At first glance, this may seem ridiculous. The prospect of telling people they must forfeit being able to join in on a class action lawsuit in the instance that Sony messes up in a big way (such as the millions of PSN accounts whose information was compromised back in April) comes across as shady.

But Sony came close to being hit by a class action lawsuit after the 24-day PSN outage following the information breach. If the company were sued by those millions of people all at once rather than through an alternative dispute resolution, it'd be spending a lot of money in court. If the company did lose, most of that money would go to lawyers rather than customers who were wronged (they'd each get less than a dollar apiece). This ToS change cuts down on legal expenses all around.

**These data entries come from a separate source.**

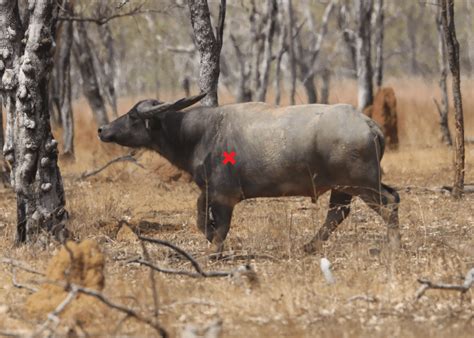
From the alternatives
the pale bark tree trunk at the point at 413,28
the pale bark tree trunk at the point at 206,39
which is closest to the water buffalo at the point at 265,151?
the pale bark tree trunk at the point at 206,39

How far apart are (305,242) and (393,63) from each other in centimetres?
5965

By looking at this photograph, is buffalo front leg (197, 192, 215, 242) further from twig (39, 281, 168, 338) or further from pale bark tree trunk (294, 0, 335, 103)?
pale bark tree trunk (294, 0, 335, 103)

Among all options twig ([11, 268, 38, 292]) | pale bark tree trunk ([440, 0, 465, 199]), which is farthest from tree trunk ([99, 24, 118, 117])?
twig ([11, 268, 38, 292])

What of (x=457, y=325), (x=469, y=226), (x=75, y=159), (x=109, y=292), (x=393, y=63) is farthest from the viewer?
(x=393, y=63)

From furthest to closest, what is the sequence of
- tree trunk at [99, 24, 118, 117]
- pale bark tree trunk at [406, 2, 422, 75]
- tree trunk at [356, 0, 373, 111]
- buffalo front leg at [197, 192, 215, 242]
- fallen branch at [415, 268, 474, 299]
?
pale bark tree trunk at [406, 2, 422, 75], tree trunk at [99, 24, 118, 117], tree trunk at [356, 0, 373, 111], buffalo front leg at [197, 192, 215, 242], fallen branch at [415, 268, 474, 299]

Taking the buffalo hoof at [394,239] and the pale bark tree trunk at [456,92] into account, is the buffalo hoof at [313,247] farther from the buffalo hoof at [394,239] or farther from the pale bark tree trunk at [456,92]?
the pale bark tree trunk at [456,92]

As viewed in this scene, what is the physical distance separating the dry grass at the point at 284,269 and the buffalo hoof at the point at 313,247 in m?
0.11

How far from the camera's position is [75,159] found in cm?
2100

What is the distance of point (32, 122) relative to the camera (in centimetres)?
955

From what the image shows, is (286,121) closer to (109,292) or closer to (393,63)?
(109,292)

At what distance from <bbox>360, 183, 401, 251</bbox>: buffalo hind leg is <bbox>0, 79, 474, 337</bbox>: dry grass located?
18 cm

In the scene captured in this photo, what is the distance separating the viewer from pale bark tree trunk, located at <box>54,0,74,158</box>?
20.9 metres

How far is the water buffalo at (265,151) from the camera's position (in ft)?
29.7

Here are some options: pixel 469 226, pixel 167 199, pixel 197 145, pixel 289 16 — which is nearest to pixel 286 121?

Again, Sony is a company whose goal is to generate revenue. If it makes a decision, it’s because higher-ups saw a chance to make money from that decision. If Sony implements a feature in one of its products, it could be fun for customers. Ultimately, though, that feature was designed to be fun so as to get more customers, in turn netting Sony more cash. Like any other game corporation, it will charge as much as people will pay.

It’s understandable for some Sony fans to feel betrayed or wronged by some of these decisions, yet Sony doesn’t want to hurt anyone. In fact, it has no direct emotional attachment to its customers, and those customers need to keep that in mind. Rather than take these money-saving, lawsuit-resisting methods personally, the customers should simply not support Sony monetarily when unfavorable decisions are made.

Companies create a product for consumers in order to make a profit. The only language they talk in is “money.” If a customer wants to get a company’s attention, they must learn how best to speak -- through their wallets.